“Marriages are like fingerprints; each one is different and each one is beautiful.” ~ Maggie Reyes
“Marriage is a mosaic you build with your spouse. Millions of tiny moments that create your love story.” ~Jennifer Smith
I know a lot of married people and one thing I have come to appreciate is that no two marriages are alike because when two people from different background and sometimes different cultures come together, there is a flavorful mix of personalities. Now, this can be a good thing the couple can take advantage of by incorporating their differences and making a colorful and flavor-filled marriage. At church last week, my pastor compared marriage to a dish being cooked. He said if you add a little hot pepper in the dish, it makes it tasty and enjoyable but if you add a lot of hot pepper in the dish, it becomes a painful experience to eat that dish. So, although variety is the spice of life, too much variety in a marriage can make it a painful experience.
So, what are the little nuts and bolts that make each marriage a unique experience? A few years ago, we had a guest who stayed with us for a few days. In the course of her visit, she observed the way I did certain things in my home. One evening, we were having a conversation and I stated my husband did not really know how to cook (although he will say he “used to know how to cook”). She said she was not surprised. She said, “you serve him like a king any time he wants to eat so he won’t have the need to learn how things work in the kitchen.” Whenever I serve my husband I always put the food on a tray and carry the tray to him. This was the reference she was talking about. Now, I know every marriage is different. What works for one couple may not work for the other couple. I don’t see any big deal in serving my husband on a tray. I did this while we were dating. He treats me like a queen so if serving him on a tray is attributed to me treating him like a king, then I pride myself in that.
A few weeks ago, I was at a family friend’s house and her husband came downstairs and asked if she had eaten. Now, I know this couple very well, I knew he was hungry and was trying to cover up his purpose of coming downstairs. The husband believes his wife makes the best tea. Yes, tea. He says every time he makes tea for himself, it never ever tastes like the one his wife made. I have known this couple for over sixteen years and her husband has always made this statement. The husband doesn’t like to eat outside because he says no other person can cook like his wife, there’s just something about her cooking.

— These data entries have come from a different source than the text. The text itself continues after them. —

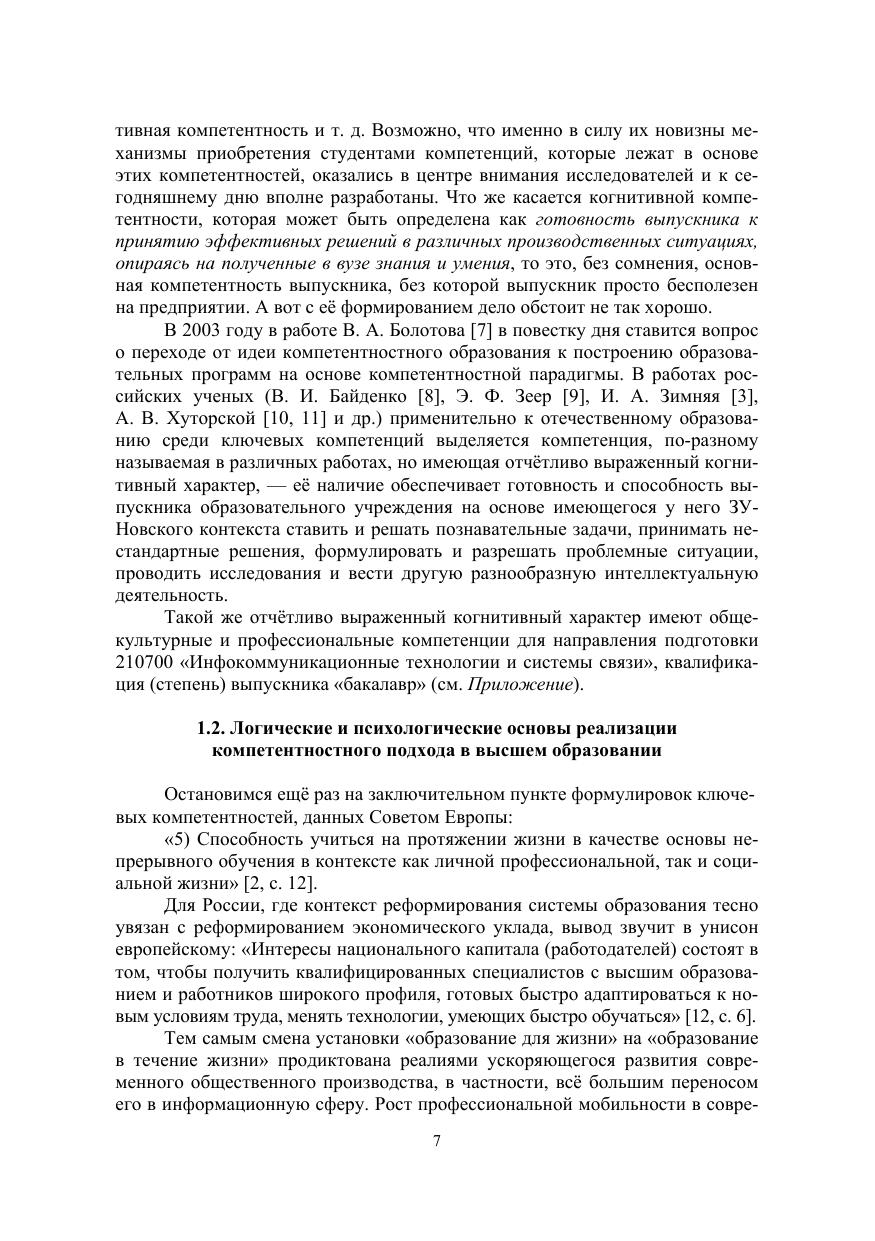 тивная компетентность и т. д. Возможно, что именно в силу их новизны механизмы приобретения студентами компетенций, которые лежат в основе этих компетентностей, оказались в центре внимания исследователей и к сегодняшнему дню вполне разработаны. Что же касается когнитивной компетентности, которая может быть определена как готовность выпускника к принятию эффективных решений в различных производственных ситуациях, опираясь на полученные в вузе знания и умения, то это, без сомнения, основная компетентность выпускника, без которой выпускник просто бесполезен на предприятии. А вот с её формированием дело обстоит не так хорошо.

В 2003 году в работе В. А. Болотова [7] в повестку дня ставится вопрос о переходе от идеи компетентностного образования к построению образовательных программ на основе компетентностной парадигмы. В работах российских ученых (В. И. Байденко [8], Э. Ф. Зеер [9], И. А. Зимняя [3], А. В. Хуторской [10, 11] и др.) применительно к отечественному образованию среди ключевых компетенций выделяется компетенция, по-разному называемая в различных работах, но имеющая отчётливо выраженный когнитивный характер, — её наличие обеспечивает готовность и способность выпускника образовательного учреждения на основе имеющегося у него ЗУНовского контекста ставить и решать познавательные задачи, принимать нестандартные решения, формулировать и разрешать проблемные ситуации, проводить исследования и вести другую разнообразную интеллектуальную деятельность.

Такой же отчётливо выраженный когнитивный характер имеют общекультурные и профессиональные компетенции для направления подготовки 210700 «Инфокоммуникационные технологии и системы связи», квалификация (степень) выпускника «бакалавр» (см. Приложение).

1.2. Логические и психологические основы реализации компетентностного подхода в высшем образовании

Остановимся ещё раз на заключительном пункте формулировок ключевых компетентностей, данных Советом Европы:

«5) Способность учиться на протяжении жизни в качестве основы непрерывного обучения в контексте как личной профессиональной, так и социальной жизни» [2, с. 12].

Для России, где контекст реформирования системы образования тесно увязан с реформированием экономического уклада, вывод звучит в унисон европейскому: «Интересы национального капитала (работодателей) состоят в том, чтобы получить квалифицированных специалистов с высшим образованием и работников широкого профиля, готовых быстро адаптироваться к новым условиям труда, менять технологии, умеющих быстро обучаться» [12, с. 6].

Тем самым смена установки «образование для жизни» на «образование в течение жизни» продиктована реалиями ускоряющегося развития современного общественного производства, в частности, всё большим переносом его в информационную сферу. Рост профессиональной мобильности в совре-

7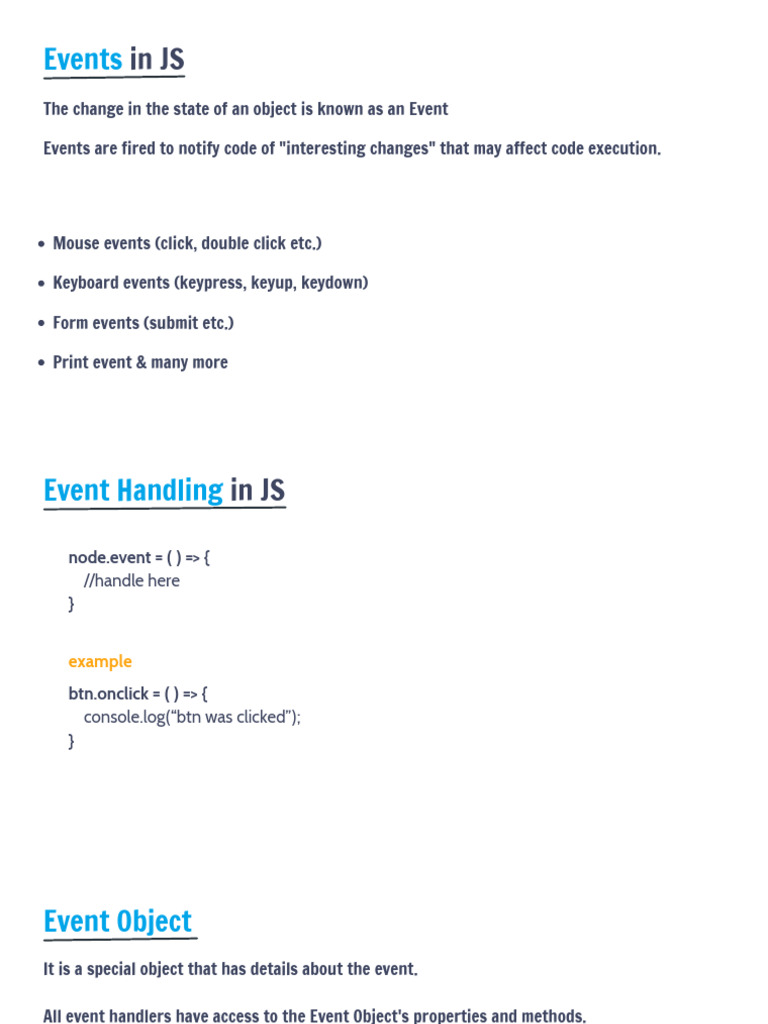 Events in JS

The change in the state of an object is known as an Event

Events are fired to notify code of "interesting changes" that may affect code execution.

- Mouse events (click, double click etc.)
- Keyboard events (keypress, keyup, keydown)
- Form events (submit etc.)
- Print event & many more

Event Handling in JS

node.event = ( ) => {
//handle here
}

example

btn.onclick = ( ) => {
console.log(“btn was clicked”);
}

Event Object

It is a special object that has details about the event.

All event handlers have access to the Event Object's properties and methods.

When he comes back from his travels, you can tell he has lost a lot of weight because he doesn’t really eat when he is away from home.
There are gestures both the husband and wife bring to the table that make the wheel of marriage run smoothly. A married couple with kids dear to my heart create time for date night every Friday. They keep the kids with the babysitter and enjoy the night off, just the two of them. The wife stated this has helped remind them of who they are as individuals and a couple. What are those nuts and bolts you have kept in your tool shed or garage that you think you should bring out to oil your marriage?